Work required: Transcribe the entries exactly; images are not part of the copy.

(Stored data entries)
------------------------

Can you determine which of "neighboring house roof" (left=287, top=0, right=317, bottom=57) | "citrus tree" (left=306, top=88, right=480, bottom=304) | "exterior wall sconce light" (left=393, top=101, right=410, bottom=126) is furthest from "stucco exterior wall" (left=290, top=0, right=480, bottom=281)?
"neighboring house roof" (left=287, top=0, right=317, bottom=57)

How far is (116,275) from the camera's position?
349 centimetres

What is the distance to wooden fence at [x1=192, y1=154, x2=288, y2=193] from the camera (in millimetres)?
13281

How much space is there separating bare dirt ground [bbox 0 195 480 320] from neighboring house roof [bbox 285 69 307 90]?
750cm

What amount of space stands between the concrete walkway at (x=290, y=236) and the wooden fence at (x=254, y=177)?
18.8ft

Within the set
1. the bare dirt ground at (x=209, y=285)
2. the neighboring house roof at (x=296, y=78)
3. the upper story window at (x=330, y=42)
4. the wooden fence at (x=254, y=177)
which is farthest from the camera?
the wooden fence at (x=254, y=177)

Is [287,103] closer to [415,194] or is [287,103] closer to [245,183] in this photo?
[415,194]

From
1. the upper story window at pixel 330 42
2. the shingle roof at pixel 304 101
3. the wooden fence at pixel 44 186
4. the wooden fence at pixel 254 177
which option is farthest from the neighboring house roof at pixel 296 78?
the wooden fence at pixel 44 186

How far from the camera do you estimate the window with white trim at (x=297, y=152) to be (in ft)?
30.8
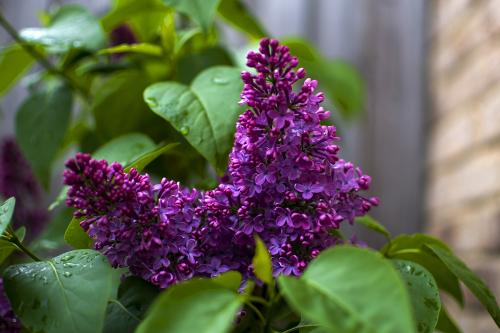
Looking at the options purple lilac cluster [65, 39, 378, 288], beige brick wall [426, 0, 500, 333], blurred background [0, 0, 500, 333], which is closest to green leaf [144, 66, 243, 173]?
purple lilac cluster [65, 39, 378, 288]

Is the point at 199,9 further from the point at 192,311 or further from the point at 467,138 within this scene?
the point at 467,138

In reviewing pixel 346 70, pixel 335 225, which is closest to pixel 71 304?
pixel 335 225

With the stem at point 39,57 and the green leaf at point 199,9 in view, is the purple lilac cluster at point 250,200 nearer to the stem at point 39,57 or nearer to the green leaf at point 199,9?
the green leaf at point 199,9

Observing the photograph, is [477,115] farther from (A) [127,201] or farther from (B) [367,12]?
(A) [127,201]

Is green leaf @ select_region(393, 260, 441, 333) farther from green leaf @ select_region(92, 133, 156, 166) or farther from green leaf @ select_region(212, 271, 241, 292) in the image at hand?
green leaf @ select_region(92, 133, 156, 166)

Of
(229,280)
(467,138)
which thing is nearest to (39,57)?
(229,280)
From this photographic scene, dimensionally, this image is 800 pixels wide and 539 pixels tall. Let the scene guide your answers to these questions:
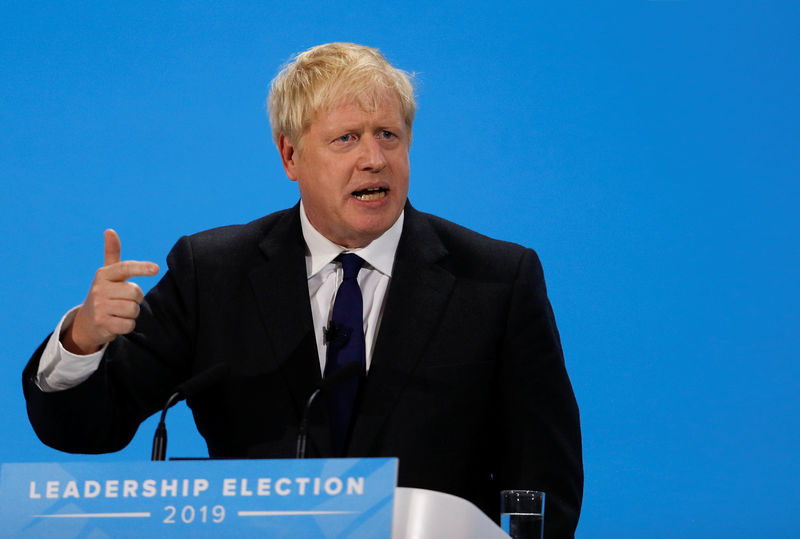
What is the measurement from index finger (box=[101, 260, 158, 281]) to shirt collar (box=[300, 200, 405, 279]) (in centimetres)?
58

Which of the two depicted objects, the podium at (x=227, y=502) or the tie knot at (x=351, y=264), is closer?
the podium at (x=227, y=502)

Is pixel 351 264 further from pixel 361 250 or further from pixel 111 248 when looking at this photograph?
pixel 111 248

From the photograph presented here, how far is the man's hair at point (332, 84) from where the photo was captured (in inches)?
86.1

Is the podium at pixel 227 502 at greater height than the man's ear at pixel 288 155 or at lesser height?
lesser

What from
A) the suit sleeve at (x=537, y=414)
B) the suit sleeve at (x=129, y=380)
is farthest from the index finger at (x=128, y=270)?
the suit sleeve at (x=537, y=414)

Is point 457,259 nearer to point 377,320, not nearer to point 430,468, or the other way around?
point 377,320

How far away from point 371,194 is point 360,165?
79 mm

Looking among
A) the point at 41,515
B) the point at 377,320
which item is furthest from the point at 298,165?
the point at 41,515

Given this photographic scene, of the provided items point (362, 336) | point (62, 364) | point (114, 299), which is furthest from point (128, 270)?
point (362, 336)

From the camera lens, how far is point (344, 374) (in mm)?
1618

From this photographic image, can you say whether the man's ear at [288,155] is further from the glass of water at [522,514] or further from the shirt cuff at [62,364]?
the glass of water at [522,514]

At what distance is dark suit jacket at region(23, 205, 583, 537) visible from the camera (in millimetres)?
2086

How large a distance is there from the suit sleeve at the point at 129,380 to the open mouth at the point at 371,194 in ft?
1.40

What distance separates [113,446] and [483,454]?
779 mm
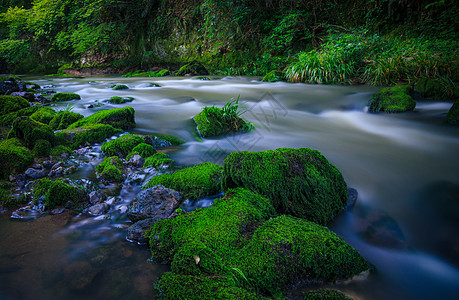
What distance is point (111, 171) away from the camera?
9.48 feet

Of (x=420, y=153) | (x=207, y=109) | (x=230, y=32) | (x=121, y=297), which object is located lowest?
(x=121, y=297)

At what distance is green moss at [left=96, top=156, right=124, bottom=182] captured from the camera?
287 centimetres

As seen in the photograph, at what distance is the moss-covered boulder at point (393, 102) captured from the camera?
220 inches

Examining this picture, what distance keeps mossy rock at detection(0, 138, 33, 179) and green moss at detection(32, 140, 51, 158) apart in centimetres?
13

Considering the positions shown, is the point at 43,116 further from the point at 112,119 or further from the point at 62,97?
the point at 62,97

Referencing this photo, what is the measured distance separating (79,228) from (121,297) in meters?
0.86

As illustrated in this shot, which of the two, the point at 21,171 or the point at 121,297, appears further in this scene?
the point at 21,171

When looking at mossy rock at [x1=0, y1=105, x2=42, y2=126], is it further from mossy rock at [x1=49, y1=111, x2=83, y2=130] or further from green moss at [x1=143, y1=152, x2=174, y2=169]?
green moss at [x1=143, y1=152, x2=174, y2=169]

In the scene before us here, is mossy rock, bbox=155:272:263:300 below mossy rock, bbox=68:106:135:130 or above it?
below

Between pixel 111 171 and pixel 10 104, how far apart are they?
4656 millimetres

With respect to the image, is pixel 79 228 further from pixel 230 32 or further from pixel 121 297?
pixel 230 32

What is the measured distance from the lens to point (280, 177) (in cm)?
232

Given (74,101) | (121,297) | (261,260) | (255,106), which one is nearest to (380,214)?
(261,260)

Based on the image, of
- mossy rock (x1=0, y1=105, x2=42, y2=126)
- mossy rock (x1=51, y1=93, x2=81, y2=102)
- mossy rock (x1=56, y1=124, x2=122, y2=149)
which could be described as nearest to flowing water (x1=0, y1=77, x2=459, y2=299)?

------------------------

The solution:
Can you determine which of "neighboring house roof" (left=287, top=0, right=317, bottom=57) | "citrus tree" (left=306, top=88, right=480, bottom=304) | "exterior wall sconce light" (left=393, top=101, right=410, bottom=126) is furthest from "stucco exterior wall" (left=290, top=0, right=480, bottom=281)?
"neighboring house roof" (left=287, top=0, right=317, bottom=57)

How far is (116,275) from the camera's position?
349 centimetres

What is the distance to wooden fence at [x1=192, y1=154, x2=288, y2=193] from the camera (in millimetres)?
13281

How much space is there separating bare dirt ground [bbox 0 195 480 320] from neighboring house roof [bbox 285 69 307 90]?
750cm

What amount of space stands between the concrete walkway at (x=290, y=236) and the wooden fence at (x=254, y=177)?
18.8ft

Within the set
1. the bare dirt ground at (x=209, y=285)
2. the neighboring house roof at (x=296, y=78)
3. the upper story window at (x=330, y=42)
4. the wooden fence at (x=254, y=177)
which is farthest from the camera?
the wooden fence at (x=254, y=177)

Is [287,103] closer to [415,194] or is [287,103] closer to [245,183] in this photo?
[415,194]

From
1. the upper story window at pixel 330 42
2. the shingle roof at pixel 304 101
3. the wooden fence at pixel 44 186
4. the wooden fence at pixel 254 177
which option is farthest from the neighboring house roof at pixel 296 78?
the wooden fence at pixel 44 186

How far from the camera do you estimate the window with white trim at (x=297, y=152) to be (in ft)?
30.8
Looking at the options purple lilac cluster [65, 39, 378, 288], beige brick wall [426, 0, 500, 333], blurred background [0, 0, 500, 333], which is closest to green leaf [144, 66, 243, 173]?
purple lilac cluster [65, 39, 378, 288]

Is the point at 199,9 further from the point at 192,311 or further from the point at 467,138 within this scene?
the point at 467,138

In reviewing pixel 346 70, pixel 335 225, which is closest to pixel 71 304?
pixel 335 225

With the stem at point 39,57 and the green leaf at point 199,9 in view, is the purple lilac cluster at point 250,200 nearer to the stem at point 39,57 or nearer to the green leaf at point 199,9?
the green leaf at point 199,9

Observing the photograph, is [477,115] farther from (A) [127,201] or farther from (B) [367,12]?
(A) [127,201]

Is green leaf @ select_region(393, 260, 441, 333) farther from green leaf @ select_region(92, 133, 156, 166) or farther from green leaf @ select_region(212, 271, 241, 292) in the image at hand?
green leaf @ select_region(92, 133, 156, 166)

Of
(229,280)
(467,138)
which thing is nearest to (39,57)?
(229,280)
From this photographic scene, dimensionally, this image is 800 pixels wide and 539 pixels tall. Let the scene guide your answers to these questions:
What is the measurement from index finger (box=[101, 260, 158, 281]) to shirt collar (box=[300, 200, 405, 279]) (in centimetres)?
58

Which of the two depicted objects, the podium at (x=227, y=502) or the tie knot at (x=351, y=264), is closer?
the podium at (x=227, y=502)

Is pixel 351 264 further from pixel 361 250 or further from pixel 111 248 when looking at this photograph?
pixel 111 248

From the photograph presented here, how far is the man's hair at point (332, 84) from where the photo was captured (in inches)?
86.1

Is the podium at pixel 227 502 at greater height than the man's ear at pixel 288 155 or at lesser height?
lesser

What from
A) the suit sleeve at (x=537, y=414)
B) the suit sleeve at (x=129, y=380)
is farthest from the index finger at (x=128, y=270)?
the suit sleeve at (x=537, y=414)

Is point 457,259 nearer to point 377,320, not nearer to point 430,468, or the other way around?
point 377,320

How far away from point 371,194 is point 360,165?
79 mm

Looking among
A) the point at 41,515
B) the point at 377,320
which item is furthest from the point at 298,165?
the point at 41,515

Given this photographic scene, of the provided items point (362, 336) | point (62, 364) | point (114, 299), which is furthest from point (128, 270)?
point (362, 336)

From the camera lens, how far is point (344, 374) (in mm)?
1618

From this photographic image, can you say whether the man's ear at [288,155] is further from the glass of water at [522,514] or further from the shirt cuff at [62,364]?
the glass of water at [522,514]

At what distance is dark suit jacket at region(23, 205, 583, 537) visible from the camera (in millimetres)?
2086

How large a distance is there from the suit sleeve at the point at 129,380 to the open mouth at the point at 371,194 in ft?
1.40

What distance separates [113,446] and [483,454]?
779 mm
What distance is point (111, 171) away from the camera?
9.48 feet

Of (x=420, y=153) | (x=207, y=109) | (x=230, y=32) | (x=121, y=297), which object is located lowest?
(x=121, y=297)

At what distance is green moss at [left=96, top=156, right=124, bottom=182] captured from the camera?
287 centimetres

As seen in the photograph, at what distance is the moss-covered boulder at point (393, 102) captured from the camera?
220 inches

Examining this picture, what distance keeps mossy rock at detection(0, 138, 33, 179) and green moss at detection(32, 140, 51, 158) apart in centimetres?
13

Considering the positions shown, is the point at 43,116 further from the point at 112,119 or further from the point at 62,97?
the point at 62,97

Referencing this photo, what is the measured distance separating (79,228) from (121,297) in meters?
0.86

As illustrated in this shot, which of the two, the point at 21,171 or the point at 121,297, appears further in this scene?
the point at 21,171

When looking at mossy rock at [x1=0, y1=105, x2=42, y2=126], is it further from mossy rock at [x1=49, y1=111, x2=83, y2=130] or further from green moss at [x1=143, y1=152, x2=174, y2=169]?
green moss at [x1=143, y1=152, x2=174, y2=169]

In the scene before us here, is mossy rock, bbox=155:272:263:300 below mossy rock, bbox=68:106:135:130 or above it?
below

Between pixel 111 171 and pixel 10 104, how far apart are they?
4656 millimetres

With respect to the image, is pixel 79 228 further from pixel 230 32 or further from pixel 121 297?
pixel 230 32

What is the measured distance from the lens to point (280, 177) (in cm)?
232

Given (74,101) | (121,297) | (261,260) | (255,106), which one is nearest to (380,214)?
(261,260)

Based on the image, of
- mossy rock (x1=0, y1=105, x2=42, y2=126)
- mossy rock (x1=51, y1=93, x2=81, y2=102)
- mossy rock (x1=56, y1=124, x2=122, y2=149)
which could be described as nearest to flowing water (x1=0, y1=77, x2=459, y2=299)?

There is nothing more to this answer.